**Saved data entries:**
════
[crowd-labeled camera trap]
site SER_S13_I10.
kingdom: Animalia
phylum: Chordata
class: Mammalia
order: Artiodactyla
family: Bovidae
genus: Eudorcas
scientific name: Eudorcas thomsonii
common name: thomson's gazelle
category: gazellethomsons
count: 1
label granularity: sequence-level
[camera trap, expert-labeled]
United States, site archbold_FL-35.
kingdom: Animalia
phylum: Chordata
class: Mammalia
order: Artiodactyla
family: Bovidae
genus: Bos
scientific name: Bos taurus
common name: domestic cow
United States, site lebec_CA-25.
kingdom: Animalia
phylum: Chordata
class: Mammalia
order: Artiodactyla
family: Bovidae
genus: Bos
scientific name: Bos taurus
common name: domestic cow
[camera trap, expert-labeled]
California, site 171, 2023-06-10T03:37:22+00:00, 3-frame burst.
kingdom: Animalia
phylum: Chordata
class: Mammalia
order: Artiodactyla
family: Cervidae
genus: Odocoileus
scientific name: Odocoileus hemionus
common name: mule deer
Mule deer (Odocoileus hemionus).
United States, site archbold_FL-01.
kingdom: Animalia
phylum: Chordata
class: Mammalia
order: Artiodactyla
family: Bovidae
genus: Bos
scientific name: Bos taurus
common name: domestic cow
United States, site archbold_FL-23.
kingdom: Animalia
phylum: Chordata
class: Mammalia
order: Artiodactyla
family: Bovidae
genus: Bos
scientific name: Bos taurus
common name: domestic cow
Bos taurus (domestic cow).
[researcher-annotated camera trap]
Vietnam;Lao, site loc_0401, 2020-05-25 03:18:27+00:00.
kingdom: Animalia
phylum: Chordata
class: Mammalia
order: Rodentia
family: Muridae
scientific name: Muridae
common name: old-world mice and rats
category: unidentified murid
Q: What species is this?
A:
════
**TASK STATEMENT:**
The reply should consist solely of the lines of the data, exact, from the opening line through the line with "category: gazellethomsons", inclusive.

**RESULT FOR THIS EXERCISE:**
[crowd-labeled camera trap]
site SER_S13_I10.
kingdom: Animalia
phylum: Chordata
class: Mammalia
order: Artiodactyla
family: Bovidae
genus: Eudorcas
scientific name: Eudorcas thomsonii
common name: thomson's gazelle
category: gazellethomsons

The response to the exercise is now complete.